*Cele*
a: Jaką wagę i długość miał karp złowiony na metodę według relacji ze zlotu wędkarskiego?
b: Proszę rozwinąć relację ze zlotu wędkarskiego, dopisując dalszy ciąg od jej ostatniego zdania.

Tak prezentowało się łowisko z naszego stanowiska :)

Było chwilę po 18 gdy pierwsze zestawy (metoda i koszyk) poleciały do wody - obyło się bez wstępnego nęcenia. Radzio skupił się na spławiku - kilka cennych rad od Luka odnośnie gruntowania, dały mu pierwsze ryby tego dnia - nieduże, ale jednak - dwa leszczyki zameldowały się na brzegu :) W tej samej chwili na metodzie odjazd, a że z powodu krwiożerczych bestii, potocznie zwanych komarami tańczyłem paralityczną sambę, wyglądając jak ... (to zostawiam w sferze domysłów :P ), wędkę złapałem w ostatniej dosłownie chwili - odjazd karpika był po prostu niesamowity :D Kilka minut holu, tym razem w rytmie czaczy i na macie zameldował się taki oto grubasek:



5,5 kg ryby zamknięte w 66 cm długości... taki skromny misiu (z tego co się po zlocie okazało, jeden z nielicznych, o ładnych gabarytach)

Tego wieczora więcej już nie połapaliśmy, gdyż zbliżał się czas na... Grill party :D Więc trzeba było zbierać menele, a na pożegnanie pozostał nam taki oto widok:



A spod domku prezentował się następująco (ale zrobiło się nastrojowo :D ):



Nadeszła długo wyczekiwana chwila - gwóźdź programu - grill integracyjny :D Niestety z tego pamiętnego wydarzenia posiadam tylko jedno zdjęcie, a mnóstwo wspomnień - wiele ciekawych dyskusji, niesamowity klimat (jak w filmach u Lucjana :D ), genialni ludzie i śmieszne chwile (tak, tak Radzio Ty wiesz o czym mówię :D ), ale i nie tylko. Tomek koszulki, bluzy i wszystko z Twojej strony pełna profeska :) Laur - król wodopoju (?) - zwał jak zwał, dla mnie master chief :D Operator kamery rodem z Hollywood i fotograf wcale nie gorszy - po prostu ekipa wyborowa i niezapomniany wieczór (pomijając drogę na górę domku, która wydawać by się mogła wręcz mission imposible w tym stanie - tego już nie pamiętam, ale cały byłem, więc domyślam się, że było ok ;) )



W naszej kanciapie trafiło mi się doborowe towarzystwo - Radek8 zwany Radziem, czempion Fisha zwany Maćkiem, złota rączka od kółwrotków, czyli Wonski81 zwany nacodzień Czesiem, oraz Maniu89 - po prostu Maniek :P (jak się pomyliłem to sorki :P ) Kkza zwany Karolem od początku jak się zameldowaliśmy gdzieś wyemigrował :P

Obudziwszy się nazajutrz z niemałym kacem, zacząłem się skrzętnie szykować na koleżeńskie zawody. Najpierw lekkie śniadanko, potem zbiórka, ogólne przywitanie i losowanie stanowisk - mój szczęśliwy numerek to 27, ale ze względu na fakt, iż kuzyn posiadał tylko podpórki, które mógł wbić wyłącznie w ziemię, a wylosował numerek 4, jak nie trudno się domyślić - zamieniliśmy się - Usiadłem w doborowym towarzystwie: Bartek, Bartek i... Michał :P
Ale zanim usiadłem to swój mandżur trzeba było przez pół łowiska przenieść - chłopaki już porozkładani, a ja w powijakach...

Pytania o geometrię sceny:

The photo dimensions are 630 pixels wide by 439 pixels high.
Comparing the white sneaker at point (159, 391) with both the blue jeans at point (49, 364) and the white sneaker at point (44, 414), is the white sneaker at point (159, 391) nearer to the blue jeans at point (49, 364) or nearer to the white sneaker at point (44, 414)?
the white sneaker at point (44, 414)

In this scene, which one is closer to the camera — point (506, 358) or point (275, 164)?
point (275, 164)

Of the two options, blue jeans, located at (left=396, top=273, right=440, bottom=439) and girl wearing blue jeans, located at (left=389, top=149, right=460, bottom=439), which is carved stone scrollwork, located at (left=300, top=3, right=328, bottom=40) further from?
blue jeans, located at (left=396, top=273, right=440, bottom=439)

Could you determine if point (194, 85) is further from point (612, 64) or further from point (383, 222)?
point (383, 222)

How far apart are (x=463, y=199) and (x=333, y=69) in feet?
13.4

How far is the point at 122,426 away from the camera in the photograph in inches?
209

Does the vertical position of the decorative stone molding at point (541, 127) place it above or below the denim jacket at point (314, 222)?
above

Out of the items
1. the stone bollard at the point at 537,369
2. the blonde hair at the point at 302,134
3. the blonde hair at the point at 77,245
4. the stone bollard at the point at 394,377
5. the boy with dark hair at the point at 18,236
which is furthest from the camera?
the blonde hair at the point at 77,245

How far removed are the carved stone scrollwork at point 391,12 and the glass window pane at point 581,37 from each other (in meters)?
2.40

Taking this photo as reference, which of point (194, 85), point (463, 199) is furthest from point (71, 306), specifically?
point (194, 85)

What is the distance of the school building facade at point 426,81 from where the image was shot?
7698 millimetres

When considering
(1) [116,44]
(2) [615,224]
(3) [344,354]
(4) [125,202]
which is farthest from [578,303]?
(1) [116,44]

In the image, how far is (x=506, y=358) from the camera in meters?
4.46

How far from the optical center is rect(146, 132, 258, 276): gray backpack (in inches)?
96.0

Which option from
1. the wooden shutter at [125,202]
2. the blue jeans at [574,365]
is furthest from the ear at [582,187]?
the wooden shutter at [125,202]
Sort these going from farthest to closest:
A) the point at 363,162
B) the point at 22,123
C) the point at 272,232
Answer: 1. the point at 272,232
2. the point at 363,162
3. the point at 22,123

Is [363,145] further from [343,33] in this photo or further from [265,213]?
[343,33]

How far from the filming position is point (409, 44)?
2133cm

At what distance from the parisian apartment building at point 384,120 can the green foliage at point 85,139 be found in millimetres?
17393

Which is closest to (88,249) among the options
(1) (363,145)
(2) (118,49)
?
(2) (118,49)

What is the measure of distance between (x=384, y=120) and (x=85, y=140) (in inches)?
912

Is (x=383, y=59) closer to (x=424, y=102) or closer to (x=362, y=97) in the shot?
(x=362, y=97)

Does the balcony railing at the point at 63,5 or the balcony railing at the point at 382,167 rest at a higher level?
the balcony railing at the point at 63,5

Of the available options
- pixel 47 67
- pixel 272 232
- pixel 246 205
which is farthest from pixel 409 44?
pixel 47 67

*W odpowiedzi*
a: Ważył 5,5 kg i mierzył 66 cm.

b:
Na szczęście ze wszystkim zdążyłem na czas - pellety pozostały mi z dnia poprzedniego, zanęty nie rozrabiałem, przygotowałem jedynie mieszankę kukurydzy i konopii oraz pelletu 6mm do podnęcenia spombem - godzina 10 50 - klakson i nęcimy. 5 spombów poleciało w wodę, ledwo skończyłem nęcenie kolejny klakson - zawody czas zacząć!
Podobnie jak moi sąsiedzi, pomijając przy tym chyba najgorzej usadowionego Bartka_Wole, wszyscy nastawiliśmy się na metodę - jedynie wcześniej wspomniany zaatakował łowisko wagglerem (o ile się nie mylę :P ). Na start pikantna kiełbaska - chyba już klasyk. Czas płynie nieubłaganie, słońce zaczyna mocno palić, łeb pęka po imprezie z dnia poprzedniego - trzeba się zaleczyć - świeże powietrze nie pomaga, więc pozostaje klin - jeden, potem drugi... Czas dalej goni, a na liczniku 0 (okrągłe zero) ryb.
W międzyczasie urządziliśmy sobie ciekawą pogawędkę, śmiejąc się i żartując przy tym niemało, dzwoni telefon - kuzyn - zdać swoją relację - już dwa byczki - "kurde robi wynik" pomyślałem, a ja dalej nic. W końcu i ryby... tfu... ryba zlitowała się nade mną - na brzegu rekordowy leszczyk - 15 cm :P Bartek zaszalał i wyciągnął jesiotra, nieco dalej Czesiek też.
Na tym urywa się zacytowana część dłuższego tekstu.